**Exercise prompt:** Write out each of the following lines verbatim, omitting the pictures from your output.

(Items stored from a collection)
==*==
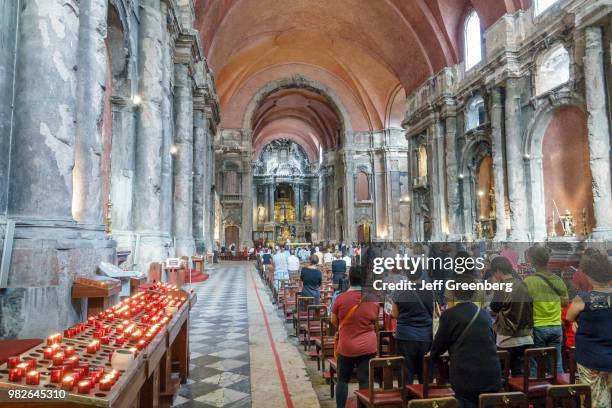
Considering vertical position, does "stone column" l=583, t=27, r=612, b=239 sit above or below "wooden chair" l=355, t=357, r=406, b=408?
above

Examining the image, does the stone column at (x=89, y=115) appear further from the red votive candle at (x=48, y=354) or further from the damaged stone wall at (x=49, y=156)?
the red votive candle at (x=48, y=354)

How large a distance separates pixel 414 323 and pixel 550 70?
45.4ft

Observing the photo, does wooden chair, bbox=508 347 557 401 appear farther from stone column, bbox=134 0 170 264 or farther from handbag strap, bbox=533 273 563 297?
stone column, bbox=134 0 170 264

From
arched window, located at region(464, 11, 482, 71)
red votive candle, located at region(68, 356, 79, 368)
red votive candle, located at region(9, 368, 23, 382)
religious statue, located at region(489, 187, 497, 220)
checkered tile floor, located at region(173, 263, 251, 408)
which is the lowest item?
checkered tile floor, located at region(173, 263, 251, 408)

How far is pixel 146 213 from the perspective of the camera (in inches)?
385

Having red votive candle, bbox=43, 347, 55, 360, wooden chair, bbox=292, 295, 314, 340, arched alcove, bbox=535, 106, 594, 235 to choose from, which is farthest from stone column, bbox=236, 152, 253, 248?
red votive candle, bbox=43, 347, 55, 360

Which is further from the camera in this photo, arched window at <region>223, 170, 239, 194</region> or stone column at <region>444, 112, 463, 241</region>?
arched window at <region>223, 170, 239, 194</region>

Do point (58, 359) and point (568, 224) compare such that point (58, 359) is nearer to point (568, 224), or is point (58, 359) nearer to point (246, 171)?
point (568, 224)

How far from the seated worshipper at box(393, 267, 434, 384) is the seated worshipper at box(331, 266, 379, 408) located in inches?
10.3

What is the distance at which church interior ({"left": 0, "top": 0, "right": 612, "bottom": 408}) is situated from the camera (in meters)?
4.00

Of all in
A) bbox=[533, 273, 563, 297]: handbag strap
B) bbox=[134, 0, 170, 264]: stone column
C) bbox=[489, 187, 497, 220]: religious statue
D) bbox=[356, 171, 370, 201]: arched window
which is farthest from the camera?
bbox=[356, 171, 370, 201]: arched window

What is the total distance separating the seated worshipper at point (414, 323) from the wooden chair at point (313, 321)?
2411 mm

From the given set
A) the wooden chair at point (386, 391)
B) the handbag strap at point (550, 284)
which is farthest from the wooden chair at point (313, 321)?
the handbag strap at point (550, 284)

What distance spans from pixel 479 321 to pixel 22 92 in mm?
5135
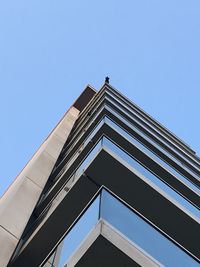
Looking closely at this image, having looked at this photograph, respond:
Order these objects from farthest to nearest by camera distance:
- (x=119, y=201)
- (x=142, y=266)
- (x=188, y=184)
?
(x=188, y=184) < (x=119, y=201) < (x=142, y=266)

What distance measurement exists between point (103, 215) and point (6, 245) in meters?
2.82

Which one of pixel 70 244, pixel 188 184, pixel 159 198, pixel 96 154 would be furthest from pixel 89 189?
pixel 188 184

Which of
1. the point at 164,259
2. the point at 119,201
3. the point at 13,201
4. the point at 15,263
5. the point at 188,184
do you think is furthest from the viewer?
the point at 188,184

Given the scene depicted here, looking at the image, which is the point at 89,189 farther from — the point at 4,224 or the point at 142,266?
the point at 142,266

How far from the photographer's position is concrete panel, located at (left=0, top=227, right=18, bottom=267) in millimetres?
8305

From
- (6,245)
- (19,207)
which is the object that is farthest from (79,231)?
(19,207)

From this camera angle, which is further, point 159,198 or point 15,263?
point 159,198

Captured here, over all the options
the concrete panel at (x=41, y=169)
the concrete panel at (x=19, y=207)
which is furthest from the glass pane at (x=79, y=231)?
the concrete panel at (x=41, y=169)

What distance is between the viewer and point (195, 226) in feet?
31.8

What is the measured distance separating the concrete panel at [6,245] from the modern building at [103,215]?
16 millimetres

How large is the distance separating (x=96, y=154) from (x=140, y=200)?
3.67ft

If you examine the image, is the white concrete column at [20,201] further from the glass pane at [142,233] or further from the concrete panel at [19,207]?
the glass pane at [142,233]

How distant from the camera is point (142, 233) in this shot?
22.7 feet

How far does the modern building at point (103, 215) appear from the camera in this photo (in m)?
5.77
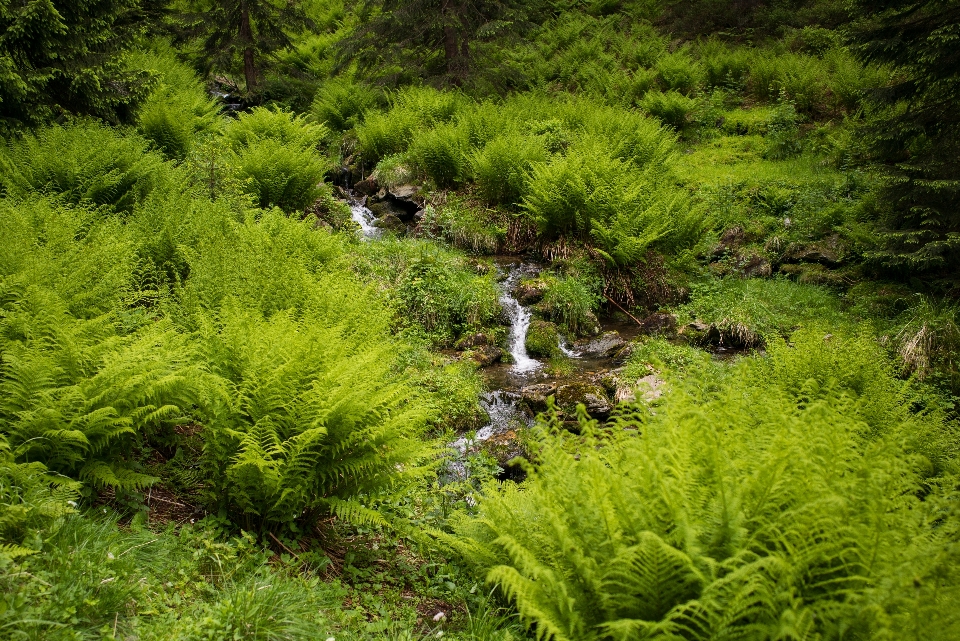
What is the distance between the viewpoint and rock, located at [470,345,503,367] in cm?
==*==
**Exercise output:**
Considering vertical position, does "stone column" l=583, t=27, r=612, b=239 sit above or below "wooden chair" l=355, t=357, r=406, b=408?
above

Examining the image, does the stone column at (x=89, y=115) appear further from the red votive candle at (x=48, y=354) or further from the damaged stone wall at (x=49, y=156)?
the red votive candle at (x=48, y=354)

How large a distance separates pixel 414 323 and pixel 550 70?
45.4ft

Observing the photo, does wooden chair, bbox=508 347 557 401 appear farther from stone column, bbox=134 0 170 264 or farther from handbag strap, bbox=533 273 563 297?
stone column, bbox=134 0 170 264

From
arched window, located at region(464, 11, 482, 71)
red votive candle, located at region(68, 356, 79, 368)
red votive candle, located at region(9, 368, 23, 382)
religious statue, located at region(489, 187, 497, 220)
checkered tile floor, located at region(173, 263, 251, 408)
which is the lowest item?
checkered tile floor, located at region(173, 263, 251, 408)

How far is pixel 146 213 from the perspective of the camera (in inches)?
385

Having red votive candle, bbox=43, 347, 55, 360, wooden chair, bbox=292, 295, 314, 340, arched alcove, bbox=535, 106, 594, 235 to choose from, which is farthest from stone column, bbox=236, 152, 253, 248?
red votive candle, bbox=43, 347, 55, 360

Which is further from the camera in this photo, arched window at <region>223, 170, 239, 194</region> or stone column at <region>444, 112, 463, 241</region>?
arched window at <region>223, 170, 239, 194</region>

Do point (58, 359) and point (568, 224) compare such that point (58, 359) is nearer to point (568, 224), or is point (58, 359) nearer to point (246, 171)?
point (568, 224)

How far from the seated worshipper at box(393, 267, 434, 384) is the seated worshipper at box(331, 266, 379, 408) located in inches?
10.3

What is the distance at which church interior ({"left": 0, "top": 0, "right": 612, "bottom": 408}) is situated from the camera (in meters)?
4.00

Of all in
A) bbox=[533, 273, 563, 297]: handbag strap
B) bbox=[134, 0, 170, 264]: stone column
C) bbox=[489, 187, 497, 220]: religious statue
D) bbox=[356, 171, 370, 201]: arched window
which is farthest from the camera?
bbox=[356, 171, 370, 201]: arched window

What is the total distance separating the seated worshipper at point (414, 323) from the wooden chair at point (313, 321)?
2411 mm

From the given set
A) the wooden chair at point (386, 391)
B) the handbag strap at point (550, 284)
which is farthest from the wooden chair at point (313, 321)?
the handbag strap at point (550, 284)

What distance spans from pixel 479 321 to pixel 22 92 in mm?
5135
Looking closely at this image, having looked at this photograph, respond:
Order these objects from farthest to nearest by camera distance:
- (x=119, y=201)
- (x=142, y=266)
- (x=188, y=184)
?
(x=188, y=184) < (x=119, y=201) < (x=142, y=266)

What distance measurement exists between point (103, 215) and point (6, 245) in meters?
2.82

Which one of pixel 70 244, pixel 188 184, pixel 159 198, pixel 96 154 would be furthest from pixel 89 189?
pixel 188 184

Which of
1. the point at 164,259
2. the point at 119,201
3. the point at 13,201
4. the point at 15,263
5. the point at 188,184
do you think is furthest from the viewer?
the point at 188,184

Given the scene depicted here, looking at the image, which is the point at 89,189 farther from — the point at 4,224 or the point at 142,266?
the point at 142,266

How far from the photographer's position is concrete panel, located at (left=0, top=227, right=18, bottom=267) in millimetres?
8305

From
- (6,245)
- (19,207)
which is the object that is farthest from (79,231)?
(19,207)

From this camera angle, which is further, point 159,198 or point 15,263?
point 159,198

Captured here, over all the options
the concrete panel at (x=41, y=169)
the concrete panel at (x=19, y=207)
which is furthest from the glass pane at (x=79, y=231)?
the concrete panel at (x=41, y=169)

What distance is between the viewer and point (195, 226) in feet?
31.8

What is the measured distance separating the concrete panel at [6,245] from the modern building at [103,215]?
16 millimetres

How large is the distance separating (x=96, y=154) from (x=140, y=200)?
3.67ft

If you examine the image, is the white concrete column at [20,201] further from the glass pane at [142,233] or further from the concrete panel at [19,207]?
the glass pane at [142,233]

How distant from the camera is point (142, 233) in this shot?
22.7 feet

How far does the modern building at point (103, 215) appear from the camera in this photo (in m)?
5.77
What is the distance between the viewpoint and rock, located at [470,345,503,367] in cm?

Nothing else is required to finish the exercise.